- [WRITTEN EXERCISE]
Can you convert the listing below into a JSON list of strings, one per line, skipping blank lines and leaving out the pictures?
..........
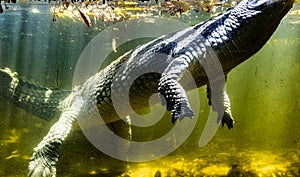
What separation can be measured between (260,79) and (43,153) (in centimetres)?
3540

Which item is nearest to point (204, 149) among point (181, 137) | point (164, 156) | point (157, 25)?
point (181, 137)

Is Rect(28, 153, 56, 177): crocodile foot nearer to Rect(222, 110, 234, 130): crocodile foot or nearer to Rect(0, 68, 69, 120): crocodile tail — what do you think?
Rect(0, 68, 69, 120): crocodile tail

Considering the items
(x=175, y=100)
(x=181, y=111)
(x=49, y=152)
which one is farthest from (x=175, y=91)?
(x=49, y=152)

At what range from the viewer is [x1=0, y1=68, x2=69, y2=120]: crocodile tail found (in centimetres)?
539

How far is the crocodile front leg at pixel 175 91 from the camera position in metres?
2.96

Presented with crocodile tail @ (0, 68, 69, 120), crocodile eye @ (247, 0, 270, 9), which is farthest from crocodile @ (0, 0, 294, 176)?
crocodile tail @ (0, 68, 69, 120)

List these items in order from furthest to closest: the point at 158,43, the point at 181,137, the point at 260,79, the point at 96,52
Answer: the point at 260,79 → the point at 96,52 → the point at 181,137 → the point at 158,43

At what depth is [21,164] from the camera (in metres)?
6.59

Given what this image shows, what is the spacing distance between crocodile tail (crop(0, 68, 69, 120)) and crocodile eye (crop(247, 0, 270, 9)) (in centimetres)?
331

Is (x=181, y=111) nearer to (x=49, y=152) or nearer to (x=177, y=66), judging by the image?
(x=177, y=66)

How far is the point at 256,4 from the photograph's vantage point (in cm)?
325

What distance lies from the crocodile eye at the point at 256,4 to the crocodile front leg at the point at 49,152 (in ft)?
9.41

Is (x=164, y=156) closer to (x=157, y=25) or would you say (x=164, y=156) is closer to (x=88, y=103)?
(x=88, y=103)

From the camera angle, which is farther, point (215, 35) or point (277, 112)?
point (277, 112)
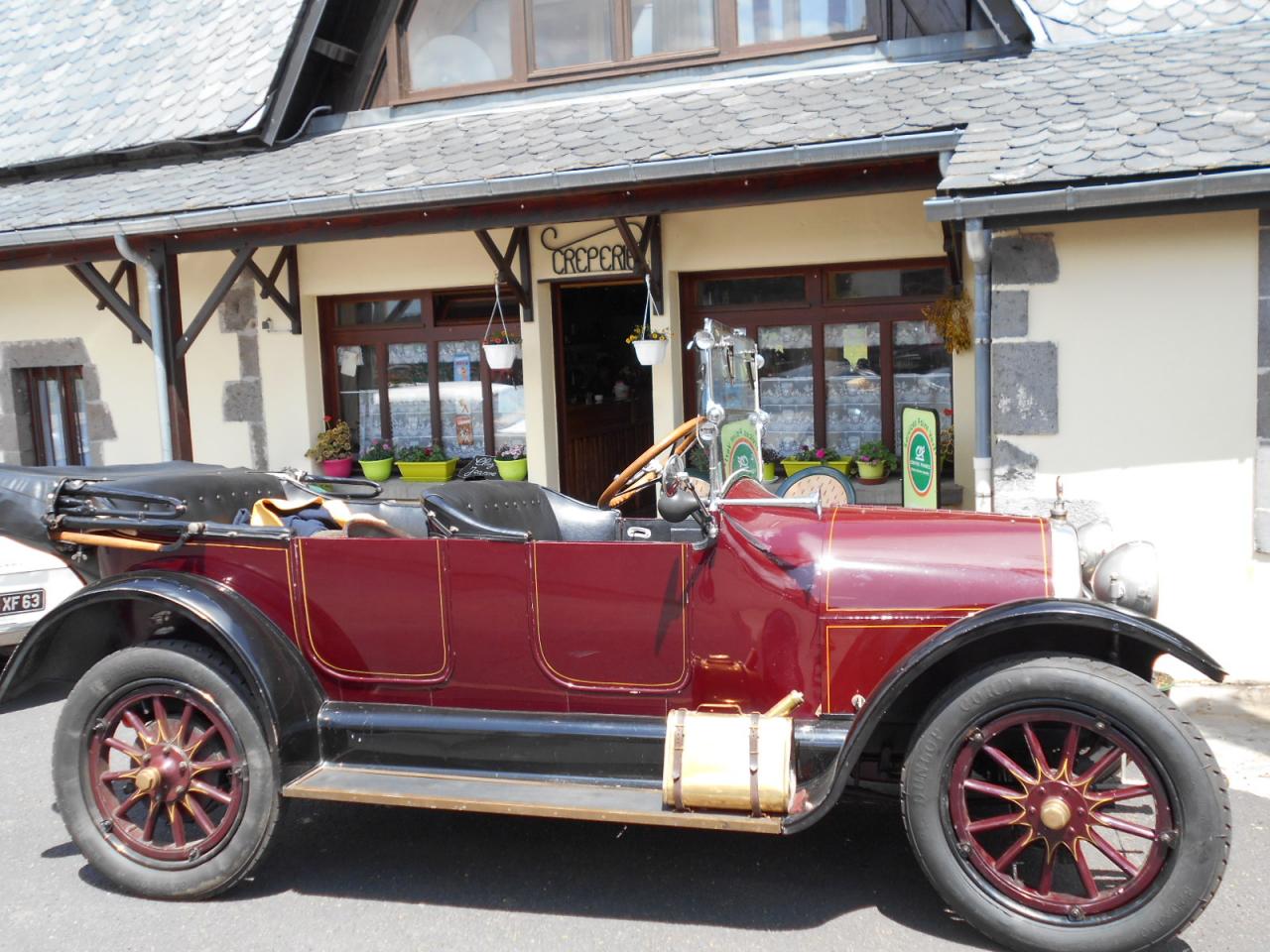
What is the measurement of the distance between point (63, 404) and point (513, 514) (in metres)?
7.69

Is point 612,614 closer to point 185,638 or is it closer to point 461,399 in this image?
point 185,638

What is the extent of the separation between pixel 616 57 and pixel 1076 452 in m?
4.41

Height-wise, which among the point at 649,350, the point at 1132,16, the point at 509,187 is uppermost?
the point at 1132,16

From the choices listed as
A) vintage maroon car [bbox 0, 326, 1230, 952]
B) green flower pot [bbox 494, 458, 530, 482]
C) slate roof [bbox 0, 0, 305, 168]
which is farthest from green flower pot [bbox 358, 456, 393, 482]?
vintage maroon car [bbox 0, 326, 1230, 952]

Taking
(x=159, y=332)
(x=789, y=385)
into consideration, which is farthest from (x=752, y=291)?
(x=159, y=332)

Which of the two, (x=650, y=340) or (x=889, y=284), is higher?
(x=889, y=284)

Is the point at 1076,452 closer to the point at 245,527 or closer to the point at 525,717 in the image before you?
the point at 525,717

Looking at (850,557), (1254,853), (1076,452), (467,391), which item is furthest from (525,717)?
(467,391)

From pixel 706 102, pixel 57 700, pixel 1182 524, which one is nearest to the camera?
pixel 1182 524

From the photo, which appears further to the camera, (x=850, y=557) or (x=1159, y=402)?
(x=1159, y=402)

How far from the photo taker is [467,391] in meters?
8.70

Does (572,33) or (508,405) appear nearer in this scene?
(572,33)

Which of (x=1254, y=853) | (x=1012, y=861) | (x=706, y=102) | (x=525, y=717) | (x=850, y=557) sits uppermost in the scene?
(x=706, y=102)

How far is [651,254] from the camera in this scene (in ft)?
24.7
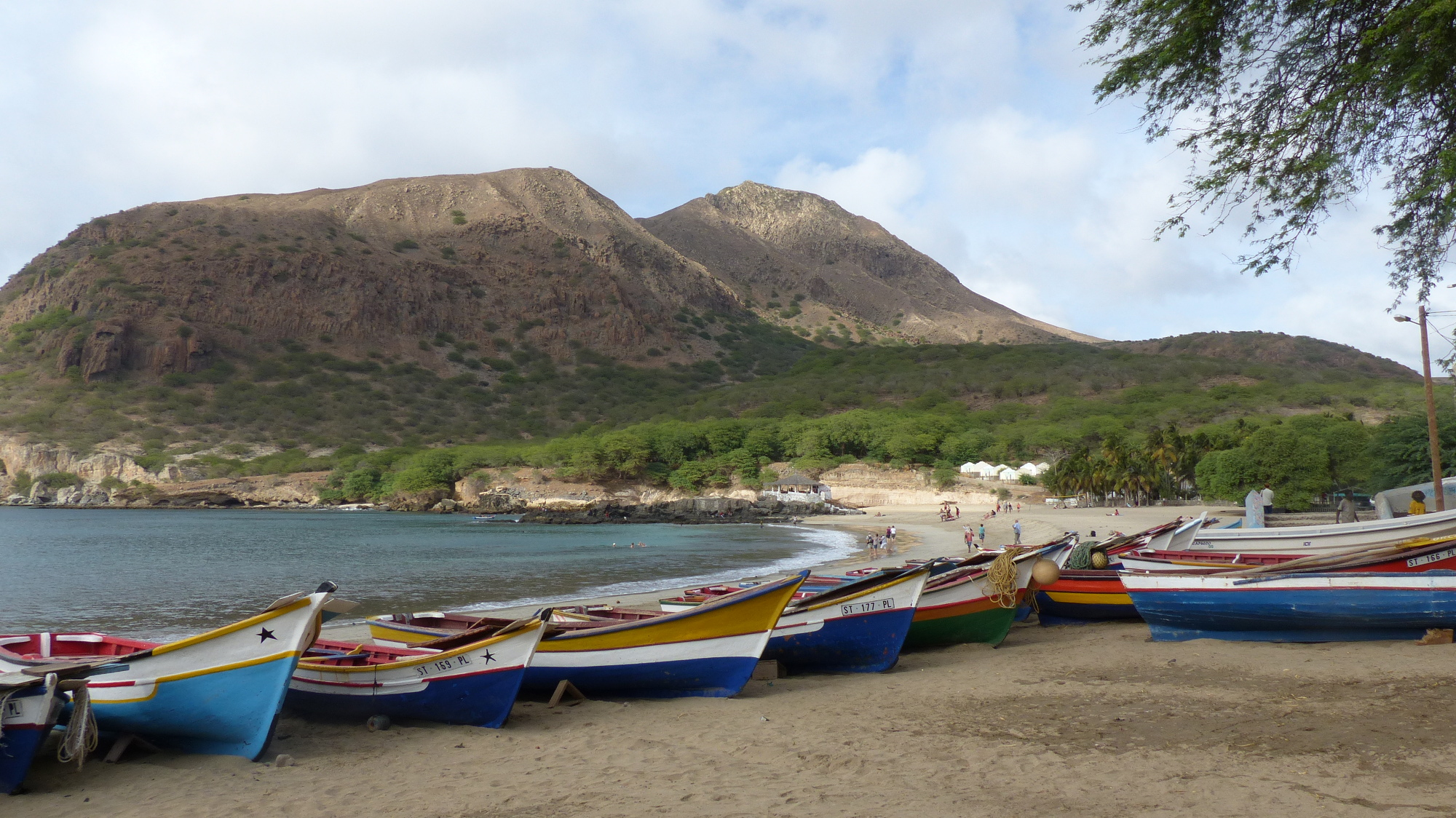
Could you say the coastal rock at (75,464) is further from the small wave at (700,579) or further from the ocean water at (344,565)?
the small wave at (700,579)

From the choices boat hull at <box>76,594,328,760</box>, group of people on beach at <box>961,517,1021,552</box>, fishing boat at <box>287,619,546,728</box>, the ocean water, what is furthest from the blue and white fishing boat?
group of people on beach at <box>961,517,1021,552</box>

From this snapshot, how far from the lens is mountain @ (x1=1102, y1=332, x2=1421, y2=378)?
142 m

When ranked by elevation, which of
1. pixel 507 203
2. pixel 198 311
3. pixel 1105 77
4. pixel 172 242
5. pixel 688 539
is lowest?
pixel 688 539

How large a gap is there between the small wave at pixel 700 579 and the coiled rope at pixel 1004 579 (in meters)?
10.8

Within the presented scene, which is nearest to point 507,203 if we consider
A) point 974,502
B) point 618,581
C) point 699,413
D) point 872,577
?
point 699,413

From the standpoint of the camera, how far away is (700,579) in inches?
1059

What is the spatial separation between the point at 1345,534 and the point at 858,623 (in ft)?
29.6

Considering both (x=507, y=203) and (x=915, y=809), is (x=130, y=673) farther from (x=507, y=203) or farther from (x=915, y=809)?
(x=507, y=203)

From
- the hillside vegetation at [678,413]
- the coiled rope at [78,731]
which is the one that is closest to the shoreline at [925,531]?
the coiled rope at [78,731]

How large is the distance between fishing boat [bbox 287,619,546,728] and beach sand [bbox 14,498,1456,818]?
0.67 feet

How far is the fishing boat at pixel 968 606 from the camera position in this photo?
11891 millimetres

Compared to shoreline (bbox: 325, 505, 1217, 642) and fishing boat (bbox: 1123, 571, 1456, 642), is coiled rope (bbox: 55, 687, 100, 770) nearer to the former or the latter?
shoreline (bbox: 325, 505, 1217, 642)

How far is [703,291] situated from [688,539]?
13301 cm

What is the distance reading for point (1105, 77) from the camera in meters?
8.67
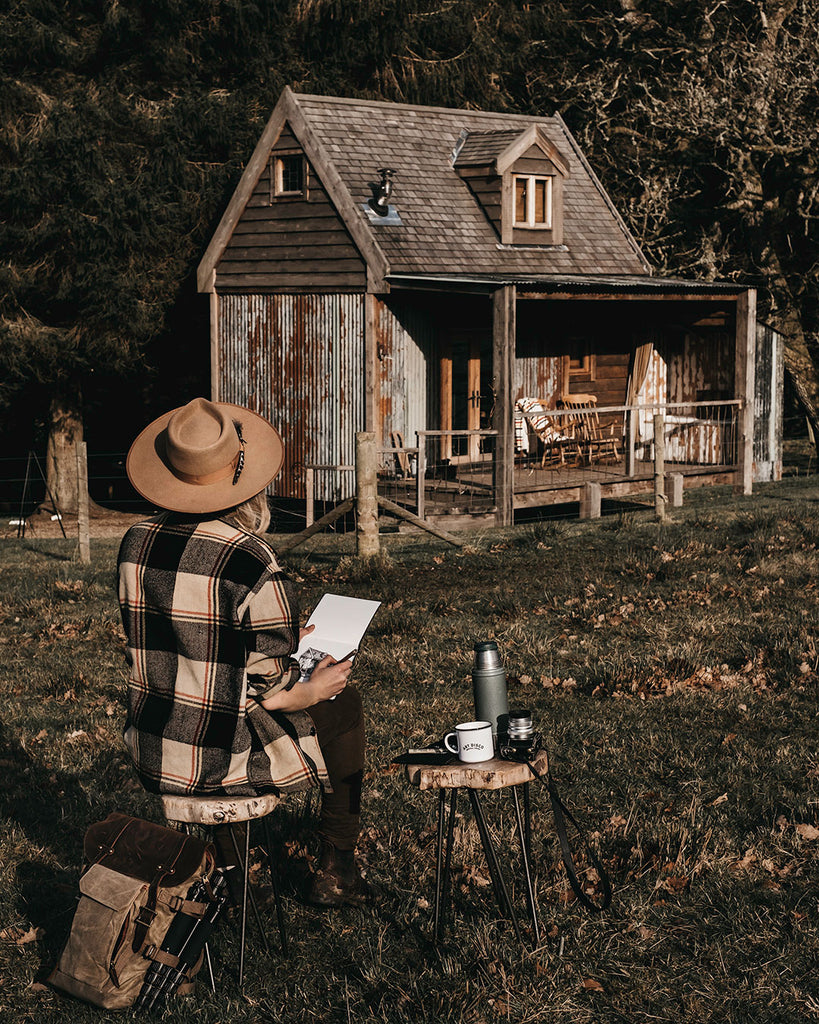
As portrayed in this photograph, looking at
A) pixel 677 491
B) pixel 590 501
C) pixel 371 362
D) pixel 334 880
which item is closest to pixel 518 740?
pixel 334 880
..........
- [WRITTEN RESPONSE]
[
  "What separation can be measured between (260,79) and (43,153) (in centimetres)?",
  "3540",
  "Which item is nearest to point (204, 149) among point (181, 137) | point (164, 156) | point (157, 25)?",
  "point (181, 137)",
  "Is Rect(28, 153, 56, 177): crocodile foot nearer to Rect(222, 110, 234, 130): crocodile foot or nearer to Rect(0, 68, 69, 120): crocodile tail — what do you think?",
  "Rect(0, 68, 69, 120): crocodile tail",
  "Considering the items",
  "(x=175, y=100)",
  "(x=181, y=111)",
  "(x=49, y=152)",
  "which one is farthest from (x=175, y=91)?",
  "(x=49, y=152)",
  "At what range from the viewer is [x1=0, y1=68, x2=69, y2=120]: crocodile tail found (in centimetres)?",
  "539",
  "How far is the crocodile front leg at pixel 175 91 from the camera position in metres?",
  "2.96",
  "Presented with crocodile tail @ (0, 68, 69, 120), crocodile eye @ (247, 0, 270, 9), which is farthest from crocodile @ (0, 0, 294, 176)?",
  "crocodile tail @ (0, 68, 69, 120)",
  "List these items in order from furthest to closest: the point at 158,43, the point at 181,137, the point at 260,79, the point at 96,52",
  "Answer: the point at 260,79 → the point at 96,52 → the point at 181,137 → the point at 158,43",
  "At what depth is [21,164] from the camera (in metres)?",
  "6.59",
  "Given what this image shows, what is the spacing distance between crocodile tail (crop(0, 68, 69, 120)) and crocodile eye (crop(247, 0, 270, 9)) (in centimetres)?",
  "331",
  "Is (x=181, y=111) nearer to (x=49, y=152) or nearer to (x=177, y=66), judging by the image?",
  "(x=177, y=66)",
  "How far is the point at 256,4 from the photograph's vantage point (in cm)?",
  "325",
  "What distance lies from the crocodile eye at the point at 256,4 to the crocodile front leg at the point at 49,152 (in ft)?",
  "9.41",
  "Is (x=164, y=156) closer to (x=157, y=25) or would you say (x=164, y=156) is closer to (x=88, y=103)?",
  "(x=88, y=103)",
  "From the camera angle, which is farther, point (215, 35) or point (277, 112)?",
  "point (277, 112)",
  "What is the measurement of the distance between point (63, 404) and point (513, 514) (in metres)?",
  "7.69",
  "Is point 612,614 closer to point 185,638 or is it closer to point 461,399 in this image?",
  "point 185,638",
  "What is the extent of the separation between pixel 616 57 and pixel 1076 452 in m?",
  "4.41",
  "Height-wise, which among the point at 649,350, the point at 1132,16, the point at 509,187 is uppermost?",
  "the point at 1132,16",
  "From the choices listed as",
  "A) vintage maroon car [bbox 0, 326, 1230, 952]",
  "B) green flower pot [bbox 494, 458, 530, 482]",
  "C) slate roof [bbox 0, 0, 305, 168]",
  "which is farthest from green flower pot [bbox 358, 456, 393, 482]?",
  "vintage maroon car [bbox 0, 326, 1230, 952]",
  "Taking",
  "(x=159, y=332)",
  "(x=789, y=385)",
  "into consideration, which is farthest from (x=752, y=291)?",
  "(x=159, y=332)",
  "Which of the two, (x=650, y=340) or (x=889, y=284), is higher?",
  "(x=889, y=284)",
  "Is the point at 1076,452 closer to the point at 245,527 or closer to the point at 525,717 in the image before you?",
  "the point at 525,717",
  "Looking at (850,557), (1254,853), (1076,452), (467,391), which item is furthest from (525,717)?",
  "(467,391)",
  "From pixel 706 102, pixel 57 700, pixel 1182 524, which one is nearest to the camera?",
  "pixel 1182 524",
  "From the photo, which appears further to the camera, (x=850, y=557) or (x=1159, y=402)?",
  "(x=1159, y=402)",
  "How far from the photo taker is [467,391] in meters?",
  "8.70",
  "Does (572,33) or (508,405) appear nearer in this scene?",
  "(572,33)",
  "Which of (x=1254, y=853) | (x=1012, y=861) | (x=706, y=102) | (x=525, y=717) | (x=850, y=557) sits uppermost in the scene?",
  "(x=706, y=102)",
  "How far is [651,254] from the camera in this scene (in ft)?",
  "24.7",
  "Could you say the coastal rock at (75,464) is further from the small wave at (700,579) or further from the ocean water at (344,565)?",
  "the small wave at (700,579)",
  "From the choices boat hull at <box>76,594,328,760</box>, group of people on beach at <box>961,517,1021,552</box>, fishing boat at <box>287,619,546,728</box>, the ocean water, what is furthest from the blue and white fishing boat?",
  "group of people on beach at <box>961,517,1021,552</box>",
  "From this snapshot, how far from the lens is mountain @ (x1=1102, y1=332, x2=1421, y2=378)?",
  "142 m",
  "When ranked by elevation, which of",
  "1. pixel 507 203",
  "2. pixel 198 311",
  "3. pixel 1105 77",
  "4. pixel 172 242",
  "5. pixel 688 539",
  "is lowest?",
  "pixel 688 539",
  "How large a gap is there between the small wave at pixel 700 579 and the coiled rope at pixel 1004 579 (in meters)?",
  "10.8",
  "Within the presented scene, which is nearest to point 507,203 if we consider",
  "A) point 974,502",
  "B) point 618,581",
  "C) point 699,413",
  "D) point 872,577",
  "?",
  "point 699,413",
  "From the standpoint of the camera, how far away is (700,579) in inches?",
  "1059",
  "What is the spatial separation between the point at 1345,534 and the point at 858,623 (in ft)?",
  "29.6",
  "Considering both (x=507, y=203) and (x=915, y=809), is (x=130, y=673) farther from (x=507, y=203) or farther from (x=915, y=809)?",
  "(x=507, y=203)",
  "From",
  "- the hillside vegetation at [678,413]",
  "- the coiled rope at [78,731]",
  "which is the one that is closest to the shoreline at [925,531]?",
  "the coiled rope at [78,731]",
  "How large is the distance between fishing boat [bbox 287,619,546,728] and beach sand [bbox 14,498,1456,818]?",
  "0.67 feet",
  "How far is the fishing boat at pixel 968 606 from the camera position in this photo?",
  "11891 millimetres",
  "Compared to shoreline (bbox: 325, 505, 1217, 642) and fishing boat (bbox: 1123, 571, 1456, 642), is coiled rope (bbox: 55, 687, 100, 770) nearer to the former or the latter?",
  "shoreline (bbox: 325, 505, 1217, 642)",
  "How far is [703,291] situated from [688,539]?",
  "13301 cm",
  "What is the distance reading for point (1105, 77) from the camera in meters?",
  "8.67",
  "As portrayed in this photograph, looking at",
  "A) pixel 677 491",
  "B) pixel 590 501",
  "C) pixel 371 362",
  "D) pixel 334 880",
  "which item is closest to pixel 518 740?",
  "pixel 334 880"
]